▶ GIVEN REQUEST:
In the court opinion below, what does the plaintiff say she tripped and fell on?

▶ QUOTED PASSAGE:
•••
From Casetext: Smarter Legal Research

Klein v. the City of New York

Supreme Court of the State of New York, Queens County
Sep 10, 2007
2007 N.Y. Slip Op. 32829 (N.Y. Sup. Ct. 2007)

Opinion

0020987/2004.

Dated: September 10, 2007.


The following papers numbered 1 to 16 read on this motion by defendant Dayton Beach Park No. 1 Corp. for summary judgment and cross-motion by defendant City of New York for summary judgment.

Numbered

Papers Notice of Motion-Affirmation-Exhibits . . . . . . . . 1-4 Memorandum of Law in Support of Motion . . . . . . . . 5 Notice of Cross-Motion-Affirmation-Exhibits . . . . . 6-9 Affirmation in Opposition-Exhibits . . . . . . . . . . 10-12 Reply Affirmation . . . . . . . . . . . . . . . . . . 13-14 Affirmation in Further Support . . . . . . . . . . . . 15-16 Upon the foregoing papers it is ordered that the motion is decided as follows:

Motion by Dayton for summary judgment, pursuant to CPLR 3212, dismissing the complaint and cross-claim asserted against it by the City is granted, there appearing no opposition. Cross-motion by the City for summary judgment, pursuant to CPLR 3212, dismissing the complaint and cross-claim asserted against it by Dayton is also granted.

Plaintiff alleges that she sustained injuries as a result of tripping and falling upon a raised manhole cover on the public sidewalk on the West side of Beach 84th Street south of the intersection with Rockaway Beach Boulevard abutting the premises owned by Dayton in Queens County on August 27, 2003.

In order to obtain summary judgment, movant must make a prima facie showing that it is entitled to said relief, by tendering sufficient proof to eliminate any material issues of fact (see Winegrad v. New York Univ. Med. Ctr., 64 NY 2d 851; Zuckerman v. City of New York, 49 NY 2d 557). Defendants have met their respective burdens.

An abutting property owner is not liable for injuries sustained by a pedestrian as a result of a defective condition of a public sidewalk unless the homeowner created the defective condition or caused it through some special use, or unless a statute charges the property owner with the responsibility to repair and maintain the sidewalk and specifically imposes liability upon it for injuries resulting from a violation of the statute (see Solarte v. DiPalmero, 262 AD 2d 477 [2nd Dept 1999]).

The only statutory provision imposing liability upon property owners in the City of New York for failing to repair and maintain the public sidewalks abutting their property is section 7-210 of the New York City Administrative Code.
•••
▶ STORED RECORDS:
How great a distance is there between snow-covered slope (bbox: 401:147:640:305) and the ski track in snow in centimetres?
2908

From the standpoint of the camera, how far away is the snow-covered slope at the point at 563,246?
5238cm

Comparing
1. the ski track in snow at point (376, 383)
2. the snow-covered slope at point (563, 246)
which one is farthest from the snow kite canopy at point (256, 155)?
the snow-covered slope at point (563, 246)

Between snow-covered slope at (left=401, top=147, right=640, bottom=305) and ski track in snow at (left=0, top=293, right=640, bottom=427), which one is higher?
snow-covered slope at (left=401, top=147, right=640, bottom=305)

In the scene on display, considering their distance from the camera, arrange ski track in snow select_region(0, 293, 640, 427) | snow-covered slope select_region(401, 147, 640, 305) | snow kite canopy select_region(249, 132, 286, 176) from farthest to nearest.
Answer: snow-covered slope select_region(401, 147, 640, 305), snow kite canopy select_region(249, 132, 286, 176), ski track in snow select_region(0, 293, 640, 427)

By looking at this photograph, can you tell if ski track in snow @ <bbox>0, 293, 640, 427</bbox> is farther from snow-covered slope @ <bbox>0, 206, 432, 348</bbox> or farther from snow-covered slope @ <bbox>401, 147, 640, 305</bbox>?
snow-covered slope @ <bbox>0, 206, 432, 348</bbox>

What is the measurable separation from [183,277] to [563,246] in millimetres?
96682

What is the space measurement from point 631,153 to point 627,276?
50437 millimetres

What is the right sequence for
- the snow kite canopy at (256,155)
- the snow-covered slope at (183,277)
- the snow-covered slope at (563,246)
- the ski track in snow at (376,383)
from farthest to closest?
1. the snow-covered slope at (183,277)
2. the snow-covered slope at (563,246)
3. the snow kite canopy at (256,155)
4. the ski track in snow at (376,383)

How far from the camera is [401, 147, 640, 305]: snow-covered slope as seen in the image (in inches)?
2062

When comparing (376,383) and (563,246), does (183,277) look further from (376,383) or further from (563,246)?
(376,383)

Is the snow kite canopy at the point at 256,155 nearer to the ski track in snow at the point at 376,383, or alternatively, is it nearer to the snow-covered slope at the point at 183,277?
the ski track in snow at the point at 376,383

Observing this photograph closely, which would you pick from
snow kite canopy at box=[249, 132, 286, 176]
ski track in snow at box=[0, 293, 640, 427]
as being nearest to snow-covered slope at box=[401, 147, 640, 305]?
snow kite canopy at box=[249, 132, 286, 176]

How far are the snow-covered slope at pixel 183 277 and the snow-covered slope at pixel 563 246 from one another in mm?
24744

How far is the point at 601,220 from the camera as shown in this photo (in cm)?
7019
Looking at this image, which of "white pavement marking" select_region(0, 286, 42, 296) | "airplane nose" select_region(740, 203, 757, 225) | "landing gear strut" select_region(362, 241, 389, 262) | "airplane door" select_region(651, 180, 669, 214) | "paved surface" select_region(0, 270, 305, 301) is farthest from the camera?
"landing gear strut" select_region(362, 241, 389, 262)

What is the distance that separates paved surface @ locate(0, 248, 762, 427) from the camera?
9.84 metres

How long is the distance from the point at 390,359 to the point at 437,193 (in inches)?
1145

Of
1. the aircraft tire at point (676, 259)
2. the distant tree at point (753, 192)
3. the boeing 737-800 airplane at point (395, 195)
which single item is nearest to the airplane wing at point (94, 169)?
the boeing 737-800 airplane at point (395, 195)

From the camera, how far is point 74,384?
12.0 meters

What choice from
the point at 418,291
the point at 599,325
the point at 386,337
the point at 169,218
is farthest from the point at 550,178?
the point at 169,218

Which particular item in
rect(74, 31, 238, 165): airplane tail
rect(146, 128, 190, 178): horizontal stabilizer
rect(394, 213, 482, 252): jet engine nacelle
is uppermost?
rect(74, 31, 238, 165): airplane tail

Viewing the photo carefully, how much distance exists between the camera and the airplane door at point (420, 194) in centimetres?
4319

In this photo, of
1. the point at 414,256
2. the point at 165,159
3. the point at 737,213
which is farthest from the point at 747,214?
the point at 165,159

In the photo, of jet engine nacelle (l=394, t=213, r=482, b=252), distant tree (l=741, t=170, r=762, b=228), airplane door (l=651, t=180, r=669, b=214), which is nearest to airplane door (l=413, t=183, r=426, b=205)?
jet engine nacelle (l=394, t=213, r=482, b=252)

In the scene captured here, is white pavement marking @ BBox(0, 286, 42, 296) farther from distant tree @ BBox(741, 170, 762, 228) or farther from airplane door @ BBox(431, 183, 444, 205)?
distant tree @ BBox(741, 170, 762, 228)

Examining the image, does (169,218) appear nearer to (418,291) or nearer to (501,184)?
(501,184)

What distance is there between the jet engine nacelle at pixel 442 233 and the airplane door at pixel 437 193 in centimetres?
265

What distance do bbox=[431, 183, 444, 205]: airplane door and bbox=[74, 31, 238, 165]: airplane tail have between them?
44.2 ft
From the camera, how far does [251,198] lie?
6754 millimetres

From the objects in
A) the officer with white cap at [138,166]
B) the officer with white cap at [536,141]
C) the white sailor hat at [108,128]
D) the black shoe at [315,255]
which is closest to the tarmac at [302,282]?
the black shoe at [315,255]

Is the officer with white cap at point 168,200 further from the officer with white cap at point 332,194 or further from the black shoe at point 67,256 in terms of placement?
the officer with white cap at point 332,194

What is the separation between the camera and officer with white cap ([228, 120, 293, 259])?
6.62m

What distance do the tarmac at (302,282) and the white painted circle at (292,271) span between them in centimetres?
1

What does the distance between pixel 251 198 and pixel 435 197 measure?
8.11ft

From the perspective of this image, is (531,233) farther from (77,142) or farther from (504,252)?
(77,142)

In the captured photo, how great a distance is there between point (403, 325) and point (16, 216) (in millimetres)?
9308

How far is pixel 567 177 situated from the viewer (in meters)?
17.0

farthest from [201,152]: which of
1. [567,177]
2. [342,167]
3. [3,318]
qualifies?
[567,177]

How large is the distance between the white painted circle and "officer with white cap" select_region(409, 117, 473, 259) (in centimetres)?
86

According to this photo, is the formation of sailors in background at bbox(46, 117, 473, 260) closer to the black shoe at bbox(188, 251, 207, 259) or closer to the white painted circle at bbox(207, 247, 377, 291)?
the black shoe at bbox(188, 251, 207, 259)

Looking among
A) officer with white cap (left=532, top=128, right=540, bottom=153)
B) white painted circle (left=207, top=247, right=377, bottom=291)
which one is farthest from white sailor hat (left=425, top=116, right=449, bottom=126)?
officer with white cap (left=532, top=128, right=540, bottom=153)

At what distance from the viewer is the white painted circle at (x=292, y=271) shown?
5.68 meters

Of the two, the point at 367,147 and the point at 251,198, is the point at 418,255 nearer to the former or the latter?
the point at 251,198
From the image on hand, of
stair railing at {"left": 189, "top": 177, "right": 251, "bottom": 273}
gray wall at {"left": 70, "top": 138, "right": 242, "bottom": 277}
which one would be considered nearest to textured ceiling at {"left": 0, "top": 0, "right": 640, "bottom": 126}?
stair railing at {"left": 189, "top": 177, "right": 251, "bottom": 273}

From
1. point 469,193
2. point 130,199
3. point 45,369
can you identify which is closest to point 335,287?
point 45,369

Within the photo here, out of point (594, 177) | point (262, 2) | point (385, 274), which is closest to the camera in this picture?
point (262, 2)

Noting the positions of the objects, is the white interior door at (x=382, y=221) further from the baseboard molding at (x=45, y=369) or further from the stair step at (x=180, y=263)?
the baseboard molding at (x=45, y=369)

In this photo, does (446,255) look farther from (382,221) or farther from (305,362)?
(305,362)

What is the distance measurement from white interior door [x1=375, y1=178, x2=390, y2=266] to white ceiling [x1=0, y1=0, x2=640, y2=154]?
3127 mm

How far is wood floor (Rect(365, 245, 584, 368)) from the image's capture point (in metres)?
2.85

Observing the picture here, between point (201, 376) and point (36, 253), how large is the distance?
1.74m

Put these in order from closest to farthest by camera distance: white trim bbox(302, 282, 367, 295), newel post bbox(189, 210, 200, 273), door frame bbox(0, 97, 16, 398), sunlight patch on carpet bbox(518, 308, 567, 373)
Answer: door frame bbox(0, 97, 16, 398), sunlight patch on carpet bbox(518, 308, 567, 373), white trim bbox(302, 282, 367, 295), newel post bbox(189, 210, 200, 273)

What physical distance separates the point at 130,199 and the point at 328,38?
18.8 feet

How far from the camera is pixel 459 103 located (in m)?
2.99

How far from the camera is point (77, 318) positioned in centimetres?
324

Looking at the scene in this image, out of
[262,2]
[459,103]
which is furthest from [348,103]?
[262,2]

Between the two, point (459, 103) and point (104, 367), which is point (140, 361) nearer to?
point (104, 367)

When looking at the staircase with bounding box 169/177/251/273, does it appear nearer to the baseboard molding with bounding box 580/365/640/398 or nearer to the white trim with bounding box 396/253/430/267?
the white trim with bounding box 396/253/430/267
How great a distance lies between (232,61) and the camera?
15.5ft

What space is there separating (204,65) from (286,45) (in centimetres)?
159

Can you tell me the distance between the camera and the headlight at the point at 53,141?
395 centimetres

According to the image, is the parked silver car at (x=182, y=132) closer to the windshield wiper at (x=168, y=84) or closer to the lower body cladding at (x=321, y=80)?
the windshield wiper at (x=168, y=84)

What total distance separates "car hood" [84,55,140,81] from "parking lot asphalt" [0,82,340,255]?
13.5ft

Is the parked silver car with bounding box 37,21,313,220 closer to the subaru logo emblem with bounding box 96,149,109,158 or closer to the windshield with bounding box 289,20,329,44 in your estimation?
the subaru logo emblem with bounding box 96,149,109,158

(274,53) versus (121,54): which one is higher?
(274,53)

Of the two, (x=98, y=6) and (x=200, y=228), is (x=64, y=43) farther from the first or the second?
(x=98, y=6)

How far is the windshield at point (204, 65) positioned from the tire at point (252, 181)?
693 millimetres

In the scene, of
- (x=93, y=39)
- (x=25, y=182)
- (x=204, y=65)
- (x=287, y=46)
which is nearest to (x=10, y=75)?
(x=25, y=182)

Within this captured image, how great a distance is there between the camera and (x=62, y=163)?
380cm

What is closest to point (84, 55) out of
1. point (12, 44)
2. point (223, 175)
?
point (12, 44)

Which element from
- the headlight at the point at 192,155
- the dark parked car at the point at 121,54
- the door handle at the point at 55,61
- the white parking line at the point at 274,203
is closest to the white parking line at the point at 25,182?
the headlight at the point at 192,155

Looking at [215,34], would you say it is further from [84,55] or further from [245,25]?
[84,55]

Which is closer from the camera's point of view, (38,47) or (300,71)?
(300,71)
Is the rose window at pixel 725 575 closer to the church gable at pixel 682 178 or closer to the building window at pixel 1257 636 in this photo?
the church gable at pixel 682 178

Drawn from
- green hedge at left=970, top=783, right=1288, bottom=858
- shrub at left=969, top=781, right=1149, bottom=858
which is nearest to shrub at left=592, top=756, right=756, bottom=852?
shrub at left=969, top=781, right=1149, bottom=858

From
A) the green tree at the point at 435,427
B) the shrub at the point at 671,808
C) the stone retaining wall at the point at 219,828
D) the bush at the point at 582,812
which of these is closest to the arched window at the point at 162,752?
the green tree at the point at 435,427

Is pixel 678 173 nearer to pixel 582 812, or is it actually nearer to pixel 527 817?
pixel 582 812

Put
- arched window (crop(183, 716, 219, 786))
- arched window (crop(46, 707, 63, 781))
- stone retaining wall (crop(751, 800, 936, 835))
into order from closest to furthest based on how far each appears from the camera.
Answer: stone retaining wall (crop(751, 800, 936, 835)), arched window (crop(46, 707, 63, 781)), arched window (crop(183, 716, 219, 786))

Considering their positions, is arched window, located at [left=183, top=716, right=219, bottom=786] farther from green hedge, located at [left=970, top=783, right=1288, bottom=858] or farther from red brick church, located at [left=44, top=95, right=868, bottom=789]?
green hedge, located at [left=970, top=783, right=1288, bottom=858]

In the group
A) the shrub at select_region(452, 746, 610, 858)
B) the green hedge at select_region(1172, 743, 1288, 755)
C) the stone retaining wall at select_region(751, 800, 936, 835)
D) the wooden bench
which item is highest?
•••
▶ RESULT OF THIS TASK:
A raised manhole cover on the public sidewalk.